Using ESO's Very Large Telescope, astronomers have recorded a massive star moving at more than 2.6 million kilometres per hour. Stars are not born with such large velocities. Its position in the sky leads to the suggestion that the star was kicked out from the Large Magellanic Cloud, providing indirect evidence for a massive black hole in the Milky Way's closest neighbour. These results will soon be published in the Astrophysical Journal Letters.


An artist's concept shows a star ejected from the Large Magellanic Cloud. Credit: ESO
 
"At such a speed, the star would go around the Earth in less than a minute!", says Uli Heber, one of the scientists at the Dr. Remeis-Sternwarte (University of Erlangen-Nürnberg, Germany) and the Centre for Astrophysics Research (University of Hertfordshire, UK) who conducted the study.

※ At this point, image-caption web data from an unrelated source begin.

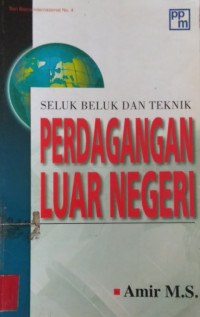 Seluk Beluk Dan Teknik Perdagangan Luar Negeri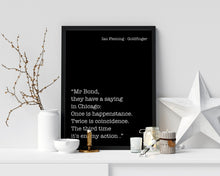 Load image into Gallery viewer, James Bond - Ian Fleming book quote - Goldfinger - book quote print - Print for wall decor home library decor UNFRAMED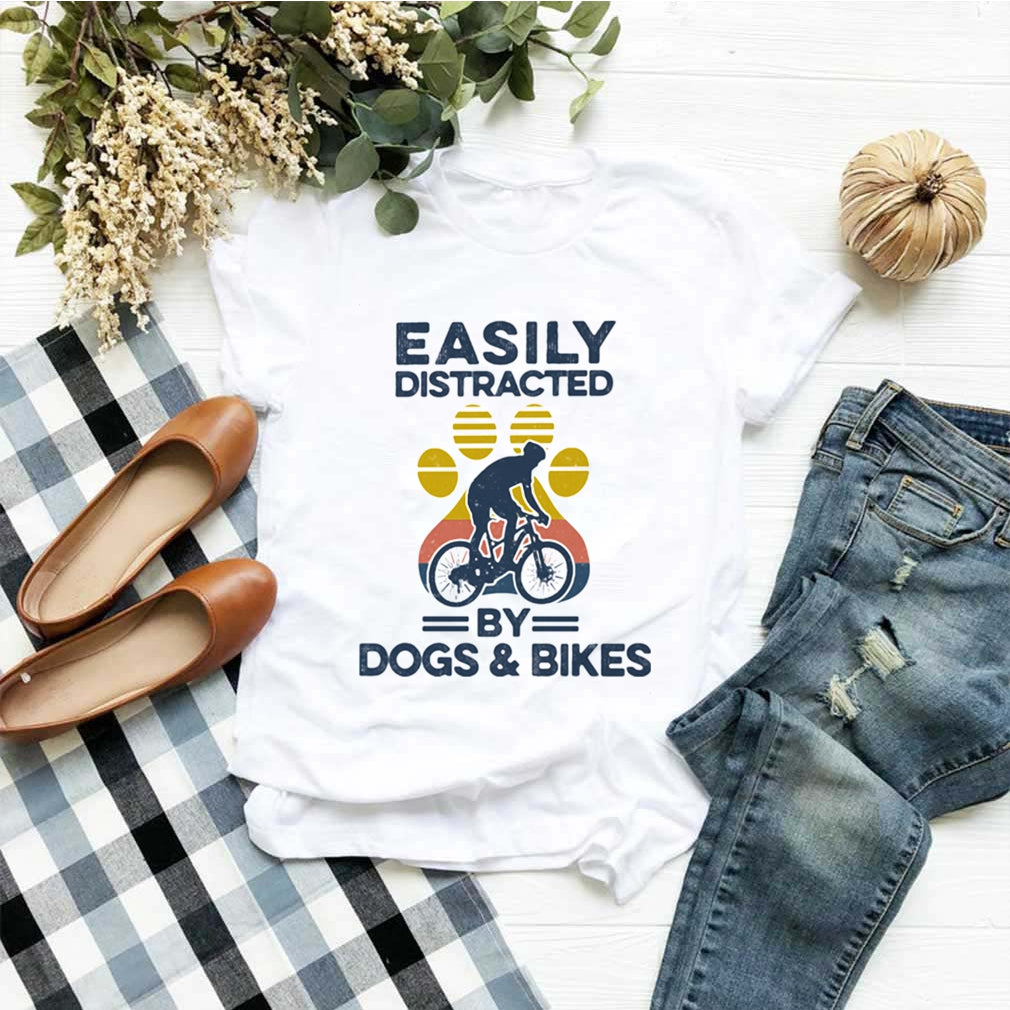 Easily Distracted By Dogs And Bikes Gift Dog Lovers Men Women T shirt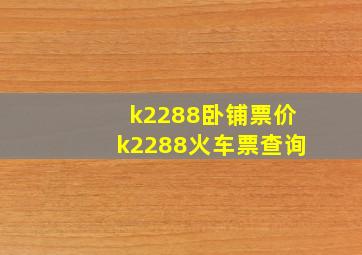 k2288卧铺票价k2288火车票查询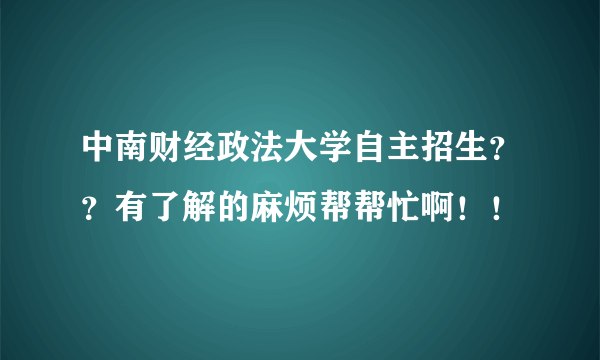 中南财经政法大学自主招生？？有了解的麻烦帮帮忙啊！！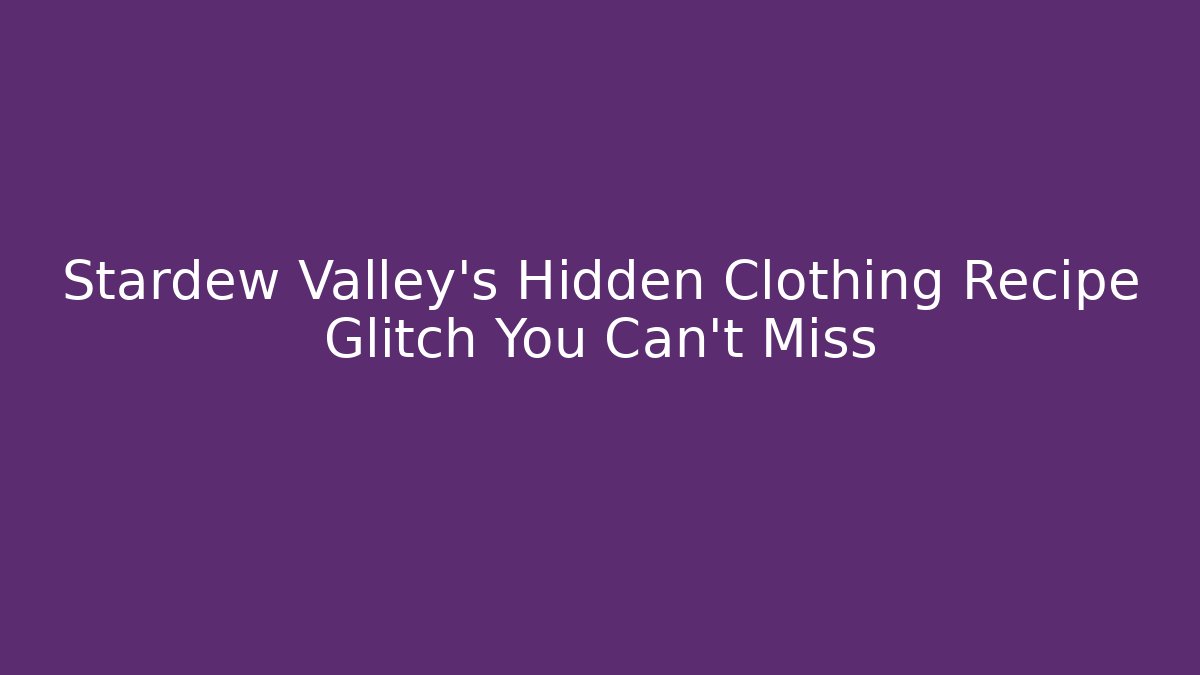 Stardew Valley's Hidden Clothing Recipe Glitch You Can't Miss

The hot massive star was discovered in the framework of the Hamburg/ESO sky survey far out in the halo of the Milky Way, towards the Doradus Constellation ("the Swordfish").

"This is a rather unusual place for such a star: massive stars are ordinarily found in the disc of the Milky Way", explains Ralf Napiwotzki, another member of the team. "Our data obtained with the UVES instrument on the Very Large Telescope, at Paranal (Chile), confirm the star to be rather young and to have a chemical composition similar to our Sun."

The data also revealed the high speed of the star, solving the riddle of its present location: the star did not form in the Milky Way halo, but happens to be there while on its interstellar - or intergalactic - travel.

"But when we calculated how long it would take for the star to travel from the centre of our Galaxy to its present location, we found this to be more than three times its age", says Heber. "Either the star is older than it appears or it was born and accelerated elsewhere", he adds.

As a matter of fact, HE0457-5439 - as the star is called - lies closer to one of the Milky Way satellite galaxies, the Large Magellanic Cloud (LMC), located 160,000 light-years away from us. The astronomers find it likely for the star to have reached its present position had it been ejected from the centre of the LMC. This could suggest the existence of a massive black hole inside the LMC, in order to have imparted the speeding star the necessary kick.

Another explanation would require the star to be the result of the merging of two stars. In this case, the star could be older that presently thought, giving it time to have travelled all the way from the Milky Way Centre. This scenario, however, requires quite some fine-tuning. The astronomers are now planning new observations to confirm one of the two scenarios.